▸ DOCUMENT EXCERPT:
________________________
As General Electric Co. moves to get out of the banking business and refocus on its industrial operations, it also aims to rid itself of some regulatory headaches.

According to analysts at Credit Suisse, its move could provide a roadmap to MetLife Inc., a company that has complained of potentially burdensome oversight from federal regulators.

In a note, Credit Suisse analysts said GE's decision to exit from banking could be a precursor to a similar move to slim down by MetLife, the biggest life insurer by assets in the U.S.

GE Capital and MetLife are two of the four non-banks designated as "systemically important financial institutions" by U.S. regulators.

The SIFI label means federal regulators believe the companies could pose significant risks to the financial system should they collapse, and thus they warrant additional oversight, such as tougher standards on capital buffers against losses. Besides GE and MetLife, the designated nonbank SIFIs are American International Group Inc., whose $180-billion-plus bailout in 2008, since repaid, is a large part of the reason there is a SIFI-designation program, and Prudential Financial Inc., which is almost as big as MetLife.

While the majority of the GE divestitures are expected to occur over the next two years, GE said it plans to apply with regulators for the unit to be "de-designated" as a SIFI next year.

For its part, MetLife has been adamant that its activities don't pose any sort of risk to the broader financial system, and that the SIFI designation could put it at a competitive disadvantage to most of its peers.

MetLife is challenging its status as a SIFI in federal court. The Credit Suisse analysts see MetLife following GE's lead if the insurer loses its legal fight, and if the new capital standards, which have yet to be developed by the Federal Reserve, prove onerous.
________________________
Extend the article on GE, MetLife and their SIFI designation, starting after its last sentence. The data has no connection to the article on GE, MetLife and SIFI rules.

▸ DATA EXCERPT:
________________________
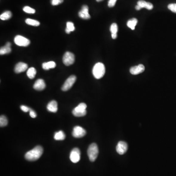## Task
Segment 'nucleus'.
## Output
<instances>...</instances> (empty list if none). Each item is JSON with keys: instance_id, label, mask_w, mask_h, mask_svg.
________________________
▸ RESPONSE TO THE EXERCISE:
"We would expect [MetLife] management to strongly consider a broad restructuring including a breakup of the company," Thomas Gallagher and two other analysts wrote last week.

He went further in an email to The Wall Street Journal on Friday:

"I think MET has already been formulating a restructuring plan as part of its contingency planning," Mr. Gallagher said.

A MetLife spokesman said the company doesn't comment on analyst speculation.

At an investor event in 2013, MetLife Chief Executive Steven Kandarian was asked if a breakup of the company might be in the cards "if the SIFI rules become too difficult to manage," and he responded: "If the rules don't come out the way we think they will in terms of being reasonable, all options have to be put on the table."

Mr. Gallagher and the Credit Suisse team wrote that a potential MetLife "breakup and restructuring would have some added complexity compared to what GE recently announced, as GE is primarily selling off wholesale funded assets, and using proceeds to pay down debt and free up capital to buy back shares."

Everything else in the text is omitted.